While designing a Neural Network, we can use Dataset & Data Loader for efficient memory management. Think of them as a backbone for providing data to a machine learning model. Optuna package available in the PyTorch library will be used to calculate the hyper parameters.
Agenda of this blog :
- How we are making the model memory efficient by using Dataset, Data Loader
- How to use Optuna package to select accurate Hyper Parameters
Hyper parameters in a Neural Network :
- Learning rate
- Batch size
- No. of epochs
- Drop out ratio
- No. of hidden layers
- No. of hidden units
- Normalization - Batch norm etc.
- Optimizers - Adam, Momentum, NAG, RMS Prop etc.
Generally, we manually try above hyper parameters with different reasonable values and try testing a model and finalize the accurate paramters which are best suitable for our model. But manual way takes time as we need to see different possibilities by using different values for these parameters and then come up with correct parameters and values.
By using Optuna package, we will make this process easy. We will see how we do that in this blog with proper programmatical explanation.
Dataset :
A dataset is the collection of data that you use to train, validate, and test a neural network. Dataset means raw data, we will consider one record at a time(we will see what does it mean in this blog).
Dataset know :
- How many items exist, means it know what data it has
- How to fetch one record from Dataset
- Then applies pre-processing/transform data
Above points are the qualification factors of a Dataset.
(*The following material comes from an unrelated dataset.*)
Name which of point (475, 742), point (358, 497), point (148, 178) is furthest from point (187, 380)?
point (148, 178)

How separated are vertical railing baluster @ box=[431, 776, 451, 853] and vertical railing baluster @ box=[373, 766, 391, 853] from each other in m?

Dataset will never return batches and never shuffle the data, it also never decides training order.
Data Loader :
A Data Loader accepts data from Dataset. It will decide the order of incoming data into the model.
- It groups data into mini batches
- It shuffle and load the data efficiently using multiple workers
Now, realize that Dataset & DataLoader are classes in the PyTorch library. Dataset will initiate first followed by DataLoader. We will use these in Neural Networks and also LLMs.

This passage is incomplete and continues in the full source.